Nel 1921 Suor Maria Raffaella fu nominata superiora della Casa di Frosinone e nel 1928 fu eletta superiora dell’ospedale S. Benedetto di Alatri. Da superiora era «madre, sorella amica consigliera, sempre pronta e modello esemplare di ogni virtù ». Dimostrava inoltre, che l’ospedale non è solo il luogo, dove si soffre e muore, ma è anche un ambiente, dove si possono esercitare le più squisite virtù umane. Aveva compreso che «l’ospedale, per le religiose ospedaliere, è un campo di battaglia, in cui si deve sapere lottare con grande amore ».

Nel 1938 ricevette la visita del fratello missionario in Giappone, don Vin cenzo. Il fratello Luigi era già morto il 13 dicembre 1927.

Nel 1940 si dimise dall’ufficio di superiora, volendo rimanere nella comunità di Alatri come semplice suora, al servizio delle consorelle e dei malati. L’inizio del progressivo decadimento si ebbe nel 1941 quando cadde per 1e scale del refettorio. Era allora in pieno svolgimento la II guerra mondiale. Nel 1944 gli alleati incalzavano i tedeschi in ritirata. Suor Raffaella, nonostante i suoi 83 anni d’età, si dedicò con amore ai feriti che la invocavano col nome di « mamma». Al diffondersi della notizia d’un possibile bombardamento di Alatri raccolse tutte le energie ed intervenne presso le truppe tedesche, ottenendo, da parte del generale Kesserling, il cambiamento del piano strategico: Alatri fu salva. «Miracolo » gridarono in coro, «un angelo ha salvato la città».

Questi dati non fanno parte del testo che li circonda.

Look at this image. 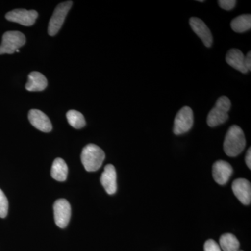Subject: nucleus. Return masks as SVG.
<instances>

Il 23 giugno 1945, Suor Raffaella Cimatti lasciò piamente questa vita, da tutti ricordata come la Santa di Alatri. I suoi resti mortali riposano nella Chiesetta di S. Benedetto presso il vecchio ospedale, Alatri-Frosinone, Italia.

Il 12 maggio 1996, Maria Raffaella Cimatti è stata proclamata Beata da Papa Giovanni Paolo II.